● What is being asked:
Of the records that follow, copy only the lines from the line containing "image_size: 1270×952 pixels" to the line containing "Give the extent", both included, exactly as written.
Provided entries Block Start
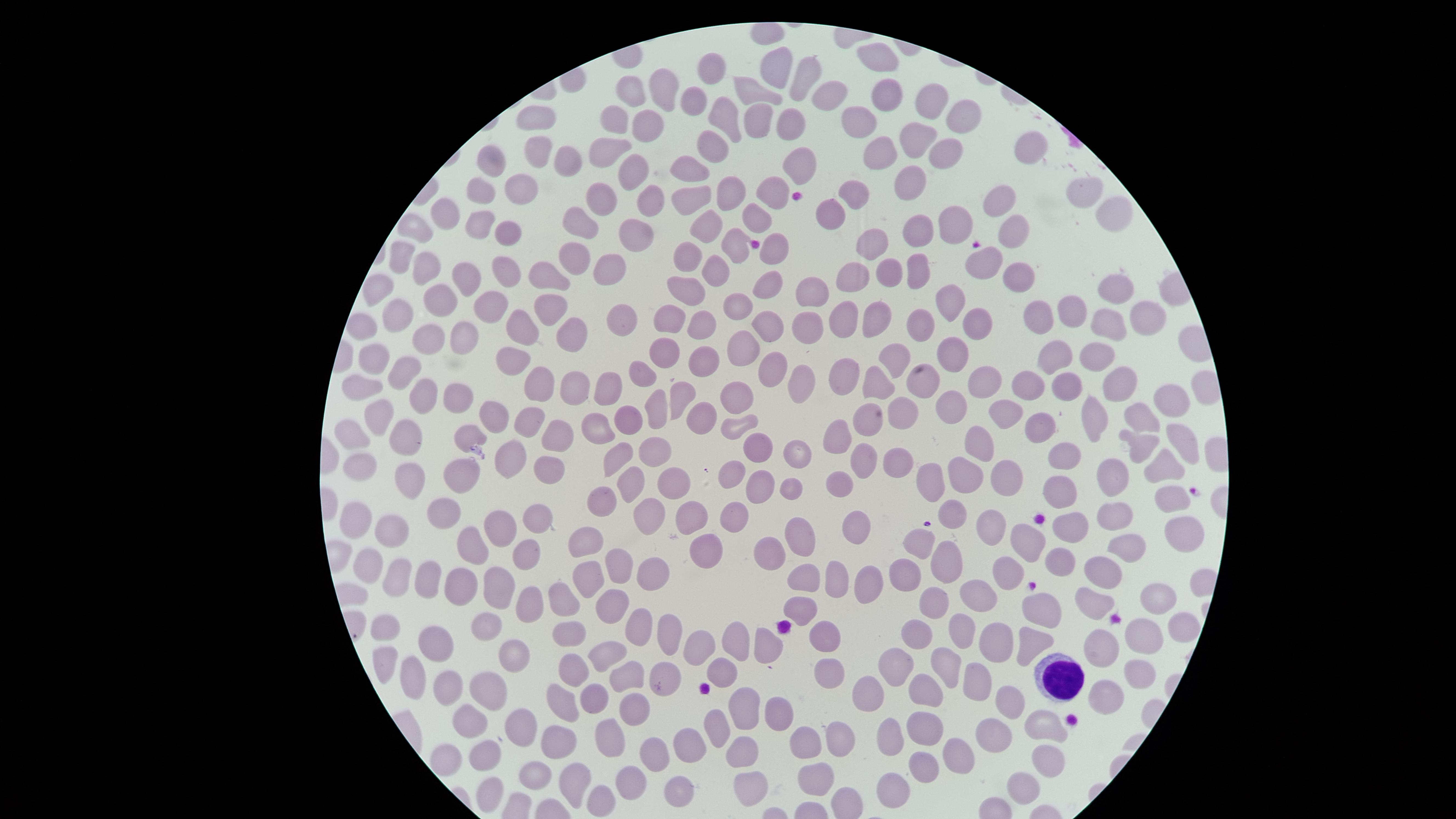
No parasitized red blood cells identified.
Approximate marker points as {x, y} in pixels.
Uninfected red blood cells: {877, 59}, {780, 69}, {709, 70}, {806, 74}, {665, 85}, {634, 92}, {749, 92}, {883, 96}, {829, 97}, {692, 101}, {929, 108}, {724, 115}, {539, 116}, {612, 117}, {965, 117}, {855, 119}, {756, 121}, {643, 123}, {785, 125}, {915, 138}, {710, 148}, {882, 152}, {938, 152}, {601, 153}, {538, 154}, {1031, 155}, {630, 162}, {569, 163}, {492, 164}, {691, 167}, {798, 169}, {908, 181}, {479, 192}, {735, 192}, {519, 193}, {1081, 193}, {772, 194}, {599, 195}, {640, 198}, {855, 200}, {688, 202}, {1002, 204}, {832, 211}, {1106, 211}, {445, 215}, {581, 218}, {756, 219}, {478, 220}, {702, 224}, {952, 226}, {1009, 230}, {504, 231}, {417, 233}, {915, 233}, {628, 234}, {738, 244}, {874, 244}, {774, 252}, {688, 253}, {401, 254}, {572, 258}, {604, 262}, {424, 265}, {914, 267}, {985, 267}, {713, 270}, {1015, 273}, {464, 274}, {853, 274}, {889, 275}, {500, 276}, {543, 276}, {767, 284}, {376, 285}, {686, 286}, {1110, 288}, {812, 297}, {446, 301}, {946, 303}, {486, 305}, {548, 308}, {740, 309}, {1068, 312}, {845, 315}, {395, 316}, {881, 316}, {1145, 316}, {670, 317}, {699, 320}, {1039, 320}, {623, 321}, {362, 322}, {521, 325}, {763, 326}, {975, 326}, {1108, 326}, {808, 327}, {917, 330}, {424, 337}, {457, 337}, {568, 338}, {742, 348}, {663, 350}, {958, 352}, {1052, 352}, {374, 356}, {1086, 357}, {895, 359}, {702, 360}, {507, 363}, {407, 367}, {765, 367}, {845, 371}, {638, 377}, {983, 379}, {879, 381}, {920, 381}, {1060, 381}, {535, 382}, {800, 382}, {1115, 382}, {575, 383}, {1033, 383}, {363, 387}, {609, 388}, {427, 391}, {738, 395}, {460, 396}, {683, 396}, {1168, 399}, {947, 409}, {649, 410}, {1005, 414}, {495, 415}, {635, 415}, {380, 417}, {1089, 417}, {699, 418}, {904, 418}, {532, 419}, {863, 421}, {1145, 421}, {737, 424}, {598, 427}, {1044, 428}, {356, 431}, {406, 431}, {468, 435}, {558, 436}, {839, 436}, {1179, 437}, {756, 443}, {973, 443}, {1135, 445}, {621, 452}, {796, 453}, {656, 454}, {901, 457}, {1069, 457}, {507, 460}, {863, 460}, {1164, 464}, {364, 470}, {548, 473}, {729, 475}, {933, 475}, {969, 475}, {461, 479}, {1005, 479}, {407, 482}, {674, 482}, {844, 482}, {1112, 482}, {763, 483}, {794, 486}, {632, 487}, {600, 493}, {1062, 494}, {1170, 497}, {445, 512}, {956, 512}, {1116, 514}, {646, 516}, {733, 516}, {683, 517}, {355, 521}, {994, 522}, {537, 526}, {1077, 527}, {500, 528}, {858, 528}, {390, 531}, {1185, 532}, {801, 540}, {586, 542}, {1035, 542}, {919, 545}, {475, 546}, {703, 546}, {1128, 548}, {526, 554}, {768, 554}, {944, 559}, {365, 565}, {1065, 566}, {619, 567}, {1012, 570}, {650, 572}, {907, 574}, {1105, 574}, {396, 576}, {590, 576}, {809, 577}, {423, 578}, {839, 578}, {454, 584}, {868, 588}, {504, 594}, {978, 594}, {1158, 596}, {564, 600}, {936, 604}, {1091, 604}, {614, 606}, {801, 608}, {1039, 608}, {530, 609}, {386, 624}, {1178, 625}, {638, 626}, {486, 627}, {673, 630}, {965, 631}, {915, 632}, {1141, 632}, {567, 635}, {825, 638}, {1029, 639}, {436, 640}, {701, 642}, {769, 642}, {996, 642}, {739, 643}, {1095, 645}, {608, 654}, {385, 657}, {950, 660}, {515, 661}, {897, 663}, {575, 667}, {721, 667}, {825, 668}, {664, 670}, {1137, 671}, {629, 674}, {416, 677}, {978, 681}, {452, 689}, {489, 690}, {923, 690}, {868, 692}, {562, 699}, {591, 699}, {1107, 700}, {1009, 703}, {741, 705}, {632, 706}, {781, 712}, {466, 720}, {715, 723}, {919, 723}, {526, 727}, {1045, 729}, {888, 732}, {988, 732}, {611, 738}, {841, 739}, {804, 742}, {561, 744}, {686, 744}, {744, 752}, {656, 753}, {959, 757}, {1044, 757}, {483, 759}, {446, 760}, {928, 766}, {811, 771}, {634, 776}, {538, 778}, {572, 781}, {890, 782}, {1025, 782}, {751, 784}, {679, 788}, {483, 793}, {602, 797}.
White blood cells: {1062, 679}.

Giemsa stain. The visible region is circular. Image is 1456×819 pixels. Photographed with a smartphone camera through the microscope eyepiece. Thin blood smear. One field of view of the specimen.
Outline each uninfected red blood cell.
Provided entries Block End
Provided entries Block Start
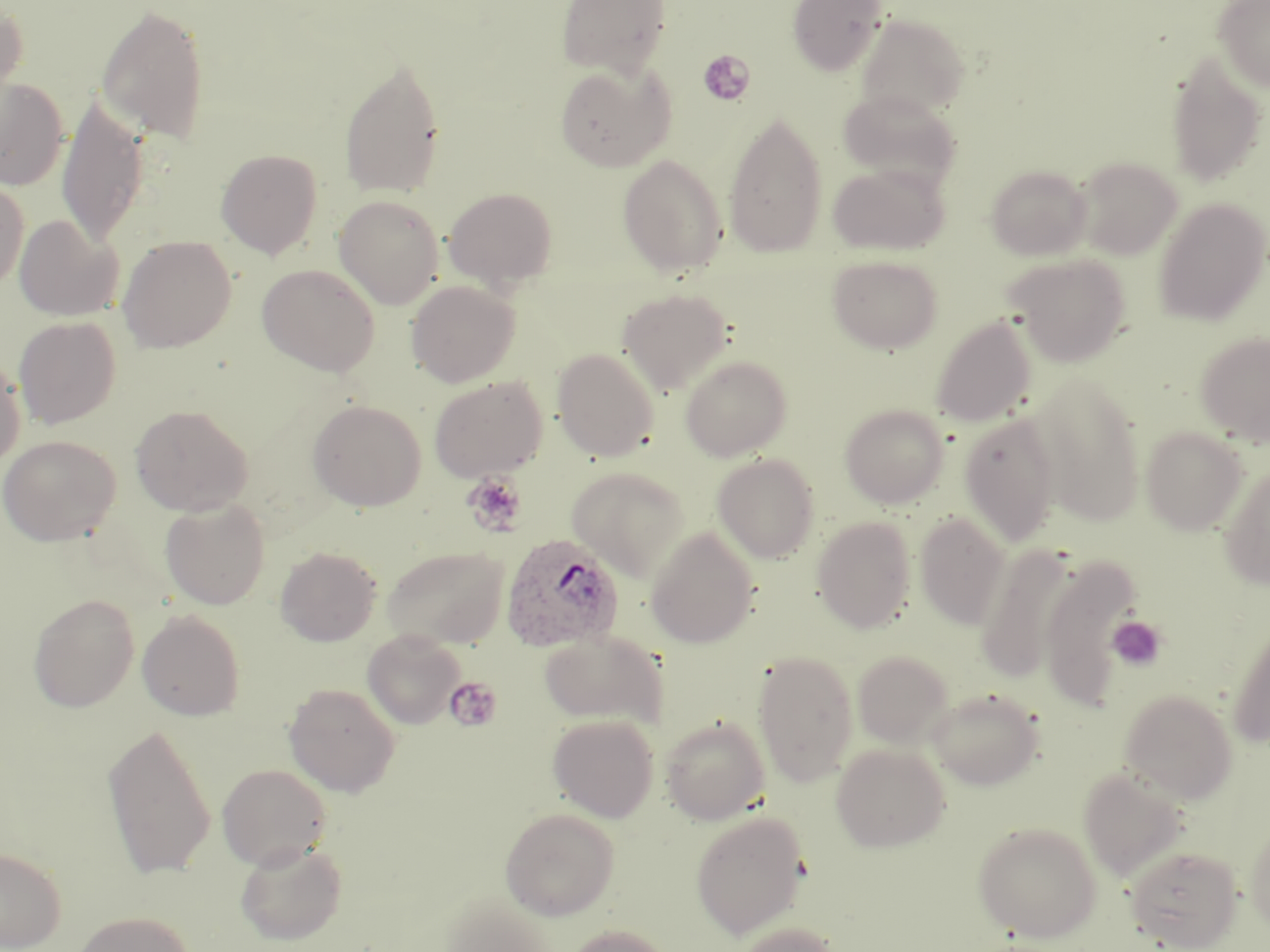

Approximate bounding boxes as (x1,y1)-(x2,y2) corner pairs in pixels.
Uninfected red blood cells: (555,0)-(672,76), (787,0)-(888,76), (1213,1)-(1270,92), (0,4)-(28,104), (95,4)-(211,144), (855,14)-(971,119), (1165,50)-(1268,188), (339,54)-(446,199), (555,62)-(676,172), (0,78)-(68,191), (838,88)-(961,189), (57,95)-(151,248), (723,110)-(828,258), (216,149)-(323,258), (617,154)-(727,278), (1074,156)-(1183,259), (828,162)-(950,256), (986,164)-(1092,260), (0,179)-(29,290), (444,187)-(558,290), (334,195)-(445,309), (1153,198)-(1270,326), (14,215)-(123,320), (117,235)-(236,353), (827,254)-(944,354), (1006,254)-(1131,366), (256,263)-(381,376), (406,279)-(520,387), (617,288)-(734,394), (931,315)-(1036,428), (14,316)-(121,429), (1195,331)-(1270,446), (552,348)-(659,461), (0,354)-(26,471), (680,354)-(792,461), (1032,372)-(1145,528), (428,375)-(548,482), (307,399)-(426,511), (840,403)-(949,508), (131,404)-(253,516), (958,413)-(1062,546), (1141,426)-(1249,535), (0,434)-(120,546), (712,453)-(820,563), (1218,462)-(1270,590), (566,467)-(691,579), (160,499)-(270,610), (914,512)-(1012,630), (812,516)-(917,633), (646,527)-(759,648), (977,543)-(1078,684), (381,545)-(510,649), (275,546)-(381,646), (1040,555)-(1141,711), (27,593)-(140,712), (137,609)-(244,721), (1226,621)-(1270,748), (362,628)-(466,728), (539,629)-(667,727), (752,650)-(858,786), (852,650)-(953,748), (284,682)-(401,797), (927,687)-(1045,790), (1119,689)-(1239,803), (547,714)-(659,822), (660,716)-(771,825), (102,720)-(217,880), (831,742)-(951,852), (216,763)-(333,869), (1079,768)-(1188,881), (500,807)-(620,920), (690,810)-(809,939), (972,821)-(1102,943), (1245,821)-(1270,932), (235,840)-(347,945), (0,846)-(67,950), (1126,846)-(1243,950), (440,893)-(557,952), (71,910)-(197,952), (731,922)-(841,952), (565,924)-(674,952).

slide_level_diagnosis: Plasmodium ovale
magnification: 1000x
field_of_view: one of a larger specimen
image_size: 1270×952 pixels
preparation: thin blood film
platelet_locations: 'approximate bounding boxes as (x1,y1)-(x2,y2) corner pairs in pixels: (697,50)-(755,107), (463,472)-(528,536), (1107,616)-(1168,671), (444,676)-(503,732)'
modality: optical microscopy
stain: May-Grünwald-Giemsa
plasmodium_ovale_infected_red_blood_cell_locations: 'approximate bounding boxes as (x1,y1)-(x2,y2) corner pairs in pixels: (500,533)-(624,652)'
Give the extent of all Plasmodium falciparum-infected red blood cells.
Provided entries Block End
● Reply to the exercise:
image_size: 1270×952 pixels
preparation: thin blood film
platelet_locations: 'approximate bounding boxes as (x1,y1)-(x2,y2) corner pairs in pixels: (697,50)-(755,107), (463,472)-(528,536), (1107,616)-(1168,671), (444,676)-(503,732)'
modality: optical microscopy
stain: May-Grünwald-Giemsa
plasmodium_ovale_infected_red_blood_cell_locations: 'approximate bounding boxes as (x1,y1)-(x2,y2) corner pairs in pixels: (500,533)-(624,652)'
Give the extent of all Plasmodium falciparum-infected red blood cells.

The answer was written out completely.